--- INPUT DATA ---

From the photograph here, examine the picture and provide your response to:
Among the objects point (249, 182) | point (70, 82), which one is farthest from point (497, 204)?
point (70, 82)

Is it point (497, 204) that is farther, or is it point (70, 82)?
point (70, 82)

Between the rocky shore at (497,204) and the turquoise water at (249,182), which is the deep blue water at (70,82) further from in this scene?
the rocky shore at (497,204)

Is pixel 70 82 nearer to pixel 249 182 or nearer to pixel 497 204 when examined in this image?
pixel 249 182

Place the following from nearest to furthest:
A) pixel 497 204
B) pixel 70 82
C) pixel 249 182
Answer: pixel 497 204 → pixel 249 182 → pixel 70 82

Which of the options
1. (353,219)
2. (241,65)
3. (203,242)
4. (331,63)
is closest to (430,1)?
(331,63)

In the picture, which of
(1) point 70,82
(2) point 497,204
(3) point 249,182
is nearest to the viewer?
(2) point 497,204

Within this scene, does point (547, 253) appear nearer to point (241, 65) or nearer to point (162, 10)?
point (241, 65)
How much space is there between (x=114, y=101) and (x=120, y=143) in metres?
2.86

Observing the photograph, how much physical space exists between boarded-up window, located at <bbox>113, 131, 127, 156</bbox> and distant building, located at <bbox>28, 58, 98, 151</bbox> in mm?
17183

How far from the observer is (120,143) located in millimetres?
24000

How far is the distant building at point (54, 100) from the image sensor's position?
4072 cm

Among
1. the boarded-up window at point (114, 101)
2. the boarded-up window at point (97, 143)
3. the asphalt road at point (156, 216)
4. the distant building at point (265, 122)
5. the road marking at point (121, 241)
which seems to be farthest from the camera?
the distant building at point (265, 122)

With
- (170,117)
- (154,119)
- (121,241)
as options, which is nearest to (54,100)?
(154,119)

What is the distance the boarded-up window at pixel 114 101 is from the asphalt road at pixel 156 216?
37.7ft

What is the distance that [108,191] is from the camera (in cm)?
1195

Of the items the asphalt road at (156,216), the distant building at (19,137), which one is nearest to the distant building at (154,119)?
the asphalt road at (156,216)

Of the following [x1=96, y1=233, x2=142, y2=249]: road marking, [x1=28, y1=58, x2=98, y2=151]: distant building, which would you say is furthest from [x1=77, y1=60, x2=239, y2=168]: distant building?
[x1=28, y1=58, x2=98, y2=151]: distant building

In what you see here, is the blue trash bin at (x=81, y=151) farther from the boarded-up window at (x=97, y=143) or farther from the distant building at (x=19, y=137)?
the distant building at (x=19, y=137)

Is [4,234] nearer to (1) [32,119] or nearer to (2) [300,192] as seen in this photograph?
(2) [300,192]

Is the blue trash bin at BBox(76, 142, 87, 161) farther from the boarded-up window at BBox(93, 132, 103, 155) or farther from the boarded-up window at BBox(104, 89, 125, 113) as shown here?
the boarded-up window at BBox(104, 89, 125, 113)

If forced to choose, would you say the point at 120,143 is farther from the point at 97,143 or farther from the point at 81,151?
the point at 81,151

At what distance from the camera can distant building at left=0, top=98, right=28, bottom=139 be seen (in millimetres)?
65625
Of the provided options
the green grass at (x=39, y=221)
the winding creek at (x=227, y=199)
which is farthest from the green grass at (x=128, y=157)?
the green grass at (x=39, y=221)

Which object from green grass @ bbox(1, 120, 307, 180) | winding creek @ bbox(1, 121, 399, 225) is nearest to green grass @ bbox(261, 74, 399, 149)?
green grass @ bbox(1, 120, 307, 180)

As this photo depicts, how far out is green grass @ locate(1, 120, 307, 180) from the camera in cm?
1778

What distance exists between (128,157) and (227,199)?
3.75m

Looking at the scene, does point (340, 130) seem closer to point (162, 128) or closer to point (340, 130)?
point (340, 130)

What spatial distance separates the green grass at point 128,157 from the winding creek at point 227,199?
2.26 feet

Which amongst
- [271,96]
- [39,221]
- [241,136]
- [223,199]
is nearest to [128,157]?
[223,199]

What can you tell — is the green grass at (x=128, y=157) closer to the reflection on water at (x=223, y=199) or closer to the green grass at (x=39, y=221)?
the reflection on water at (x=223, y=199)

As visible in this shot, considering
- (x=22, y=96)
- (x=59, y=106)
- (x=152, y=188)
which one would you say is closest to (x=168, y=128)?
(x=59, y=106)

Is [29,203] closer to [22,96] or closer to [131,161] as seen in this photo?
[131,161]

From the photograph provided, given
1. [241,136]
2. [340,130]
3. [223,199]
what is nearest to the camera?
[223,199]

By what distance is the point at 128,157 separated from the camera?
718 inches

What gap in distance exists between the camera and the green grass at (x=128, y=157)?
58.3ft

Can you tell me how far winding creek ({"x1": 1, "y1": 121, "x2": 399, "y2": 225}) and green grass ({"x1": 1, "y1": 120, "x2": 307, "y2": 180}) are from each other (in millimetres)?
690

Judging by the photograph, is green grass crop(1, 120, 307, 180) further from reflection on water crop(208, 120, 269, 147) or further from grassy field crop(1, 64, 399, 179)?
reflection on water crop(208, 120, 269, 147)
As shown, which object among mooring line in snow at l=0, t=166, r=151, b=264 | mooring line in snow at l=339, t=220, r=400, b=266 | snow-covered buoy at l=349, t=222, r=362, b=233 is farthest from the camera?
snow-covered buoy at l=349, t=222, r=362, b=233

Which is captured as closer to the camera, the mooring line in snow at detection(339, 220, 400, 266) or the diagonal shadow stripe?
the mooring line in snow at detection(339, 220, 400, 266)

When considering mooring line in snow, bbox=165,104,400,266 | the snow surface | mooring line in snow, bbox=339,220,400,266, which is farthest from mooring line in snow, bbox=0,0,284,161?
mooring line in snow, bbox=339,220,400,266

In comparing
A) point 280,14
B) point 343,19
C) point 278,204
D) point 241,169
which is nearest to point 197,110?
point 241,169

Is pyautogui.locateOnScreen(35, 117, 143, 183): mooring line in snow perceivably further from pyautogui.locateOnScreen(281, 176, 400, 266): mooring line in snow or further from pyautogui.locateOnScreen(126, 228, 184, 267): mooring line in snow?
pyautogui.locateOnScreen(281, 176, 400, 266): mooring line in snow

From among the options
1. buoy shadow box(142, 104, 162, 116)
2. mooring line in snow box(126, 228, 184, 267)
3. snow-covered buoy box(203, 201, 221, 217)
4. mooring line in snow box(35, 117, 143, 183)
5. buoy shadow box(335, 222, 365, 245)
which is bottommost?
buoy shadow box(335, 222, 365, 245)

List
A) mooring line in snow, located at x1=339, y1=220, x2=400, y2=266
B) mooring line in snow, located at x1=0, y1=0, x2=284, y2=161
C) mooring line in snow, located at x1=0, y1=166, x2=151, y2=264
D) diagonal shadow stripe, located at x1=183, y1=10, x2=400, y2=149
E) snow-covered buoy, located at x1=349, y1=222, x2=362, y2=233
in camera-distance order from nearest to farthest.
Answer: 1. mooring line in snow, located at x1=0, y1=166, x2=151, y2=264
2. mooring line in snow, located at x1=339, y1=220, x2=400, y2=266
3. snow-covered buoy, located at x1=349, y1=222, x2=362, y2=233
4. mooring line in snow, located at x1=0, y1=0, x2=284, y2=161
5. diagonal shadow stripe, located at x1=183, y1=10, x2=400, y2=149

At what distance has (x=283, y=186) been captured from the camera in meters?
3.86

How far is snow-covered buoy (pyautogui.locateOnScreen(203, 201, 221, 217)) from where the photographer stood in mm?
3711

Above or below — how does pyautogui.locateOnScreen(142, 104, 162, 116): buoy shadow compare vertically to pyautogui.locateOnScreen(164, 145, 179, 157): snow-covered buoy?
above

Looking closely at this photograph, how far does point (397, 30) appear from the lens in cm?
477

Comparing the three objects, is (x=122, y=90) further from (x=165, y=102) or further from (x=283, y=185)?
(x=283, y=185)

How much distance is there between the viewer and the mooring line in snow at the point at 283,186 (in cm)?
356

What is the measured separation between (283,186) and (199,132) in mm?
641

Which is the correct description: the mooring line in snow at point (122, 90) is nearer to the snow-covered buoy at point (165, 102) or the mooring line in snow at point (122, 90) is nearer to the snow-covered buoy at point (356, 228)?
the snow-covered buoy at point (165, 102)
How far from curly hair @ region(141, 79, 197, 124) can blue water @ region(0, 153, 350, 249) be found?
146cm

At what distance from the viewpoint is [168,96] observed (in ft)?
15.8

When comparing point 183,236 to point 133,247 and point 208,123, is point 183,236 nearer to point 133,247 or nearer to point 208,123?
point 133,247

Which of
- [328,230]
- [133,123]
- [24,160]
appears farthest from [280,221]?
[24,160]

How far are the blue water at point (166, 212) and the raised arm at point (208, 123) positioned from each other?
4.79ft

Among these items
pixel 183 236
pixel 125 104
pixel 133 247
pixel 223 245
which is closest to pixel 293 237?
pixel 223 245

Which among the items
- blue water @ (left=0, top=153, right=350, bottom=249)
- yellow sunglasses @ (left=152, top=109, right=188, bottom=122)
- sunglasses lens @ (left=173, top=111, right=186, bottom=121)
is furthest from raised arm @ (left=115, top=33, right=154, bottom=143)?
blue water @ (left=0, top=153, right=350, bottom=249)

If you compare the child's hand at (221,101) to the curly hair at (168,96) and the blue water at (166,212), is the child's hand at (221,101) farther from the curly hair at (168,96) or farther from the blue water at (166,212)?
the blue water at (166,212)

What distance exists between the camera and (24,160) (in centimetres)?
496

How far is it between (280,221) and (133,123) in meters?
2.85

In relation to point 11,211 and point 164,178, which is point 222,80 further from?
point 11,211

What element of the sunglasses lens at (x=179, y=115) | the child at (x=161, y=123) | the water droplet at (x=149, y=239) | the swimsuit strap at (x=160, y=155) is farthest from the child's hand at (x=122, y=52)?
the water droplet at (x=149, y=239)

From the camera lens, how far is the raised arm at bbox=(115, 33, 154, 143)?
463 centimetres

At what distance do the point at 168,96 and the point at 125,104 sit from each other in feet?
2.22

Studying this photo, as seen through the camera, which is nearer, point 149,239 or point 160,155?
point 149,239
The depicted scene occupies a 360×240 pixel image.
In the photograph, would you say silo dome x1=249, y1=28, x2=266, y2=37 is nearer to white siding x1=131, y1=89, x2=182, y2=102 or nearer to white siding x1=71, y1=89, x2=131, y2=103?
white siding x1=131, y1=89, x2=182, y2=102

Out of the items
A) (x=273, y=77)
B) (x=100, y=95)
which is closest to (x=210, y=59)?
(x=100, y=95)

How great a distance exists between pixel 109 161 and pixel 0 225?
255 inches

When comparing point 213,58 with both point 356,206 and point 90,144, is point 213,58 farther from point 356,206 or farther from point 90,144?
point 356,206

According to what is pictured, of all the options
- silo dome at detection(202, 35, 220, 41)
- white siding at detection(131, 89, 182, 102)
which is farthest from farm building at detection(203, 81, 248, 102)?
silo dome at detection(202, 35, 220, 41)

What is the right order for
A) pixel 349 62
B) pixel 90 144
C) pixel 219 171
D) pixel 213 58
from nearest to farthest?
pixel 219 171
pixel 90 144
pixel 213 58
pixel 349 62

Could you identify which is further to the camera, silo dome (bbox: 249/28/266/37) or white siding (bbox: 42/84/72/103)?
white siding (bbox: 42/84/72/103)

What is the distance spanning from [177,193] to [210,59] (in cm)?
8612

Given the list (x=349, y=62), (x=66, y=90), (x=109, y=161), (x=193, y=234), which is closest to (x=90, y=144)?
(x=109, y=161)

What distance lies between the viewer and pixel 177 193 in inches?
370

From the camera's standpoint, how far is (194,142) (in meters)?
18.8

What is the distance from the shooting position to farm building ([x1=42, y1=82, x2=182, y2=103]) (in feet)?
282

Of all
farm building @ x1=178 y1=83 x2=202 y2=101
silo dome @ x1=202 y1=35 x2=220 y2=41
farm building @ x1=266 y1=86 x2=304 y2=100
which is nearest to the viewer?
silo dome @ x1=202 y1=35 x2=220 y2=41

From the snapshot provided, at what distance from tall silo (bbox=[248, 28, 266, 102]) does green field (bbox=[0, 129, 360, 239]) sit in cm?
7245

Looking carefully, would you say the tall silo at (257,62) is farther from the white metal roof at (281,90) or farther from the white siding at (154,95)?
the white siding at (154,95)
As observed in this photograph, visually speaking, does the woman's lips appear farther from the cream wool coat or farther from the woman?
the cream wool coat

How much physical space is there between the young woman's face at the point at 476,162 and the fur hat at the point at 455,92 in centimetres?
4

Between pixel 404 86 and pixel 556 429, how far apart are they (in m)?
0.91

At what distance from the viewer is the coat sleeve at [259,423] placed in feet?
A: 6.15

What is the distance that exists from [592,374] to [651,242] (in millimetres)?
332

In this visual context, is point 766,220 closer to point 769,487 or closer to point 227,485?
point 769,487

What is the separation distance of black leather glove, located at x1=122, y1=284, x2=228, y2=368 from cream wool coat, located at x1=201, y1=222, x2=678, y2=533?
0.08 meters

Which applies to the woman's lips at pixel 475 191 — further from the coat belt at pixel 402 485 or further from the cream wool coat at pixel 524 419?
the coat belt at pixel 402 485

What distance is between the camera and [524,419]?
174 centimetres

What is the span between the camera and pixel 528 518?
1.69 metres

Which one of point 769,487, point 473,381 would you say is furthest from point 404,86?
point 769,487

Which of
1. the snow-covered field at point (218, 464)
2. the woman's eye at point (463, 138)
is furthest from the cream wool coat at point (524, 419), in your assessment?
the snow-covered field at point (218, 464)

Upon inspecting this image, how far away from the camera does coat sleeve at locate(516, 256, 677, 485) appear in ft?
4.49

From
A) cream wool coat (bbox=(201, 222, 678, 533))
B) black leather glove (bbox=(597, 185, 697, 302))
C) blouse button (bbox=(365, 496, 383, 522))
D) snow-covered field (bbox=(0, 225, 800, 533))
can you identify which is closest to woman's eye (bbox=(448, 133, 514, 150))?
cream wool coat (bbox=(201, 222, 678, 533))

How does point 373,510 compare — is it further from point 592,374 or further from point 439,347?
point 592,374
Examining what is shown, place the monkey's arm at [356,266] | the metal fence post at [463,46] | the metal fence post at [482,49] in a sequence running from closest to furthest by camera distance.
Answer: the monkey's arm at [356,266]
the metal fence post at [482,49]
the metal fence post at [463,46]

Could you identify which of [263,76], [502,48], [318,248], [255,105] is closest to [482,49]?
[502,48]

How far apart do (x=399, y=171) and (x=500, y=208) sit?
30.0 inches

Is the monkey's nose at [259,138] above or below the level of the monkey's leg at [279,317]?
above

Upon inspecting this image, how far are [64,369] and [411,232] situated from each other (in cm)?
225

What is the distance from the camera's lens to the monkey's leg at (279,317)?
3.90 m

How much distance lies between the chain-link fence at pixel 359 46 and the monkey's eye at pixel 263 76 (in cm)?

---

Set down nothing but the lines from the one with "How does point" through the end of the records, keeping each line exactly as written and including both ends.

How does point 373,510 compare — is it further from point 592,374 or further from point 439,347?
point 592,374
Examining what is shown, place the monkey's arm at [356,266] | the metal fence post at [463,46] | the metal fence post at [482,49] in a sequence running from closest to furthest by camera distance.
Answer: the monkey's arm at [356,266]
the metal fence post at [482,49]
the metal fence post at [463,46]

Could you identify which of [263,76], [502,48], [318,248], [255,105] is closest to [482,49]?
[502,48]

How far apart do (x=399, y=171) and (x=500, y=208) sit?
30.0 inches

Is the monkey's nose at [259,138] above or below the level of the monkey's leg at [279,317]?
above

Upon inspecting this image, how far are [64,369] and [411,232] situated from each other (in cm)?
225

What is the distance from the camera's lens to the monkey's leg at (279,317)?
3.90 m

How much distance lies between the chain-link fence at pixel 359 46 and the monkey's eye at pixel 263 76 (in cm)?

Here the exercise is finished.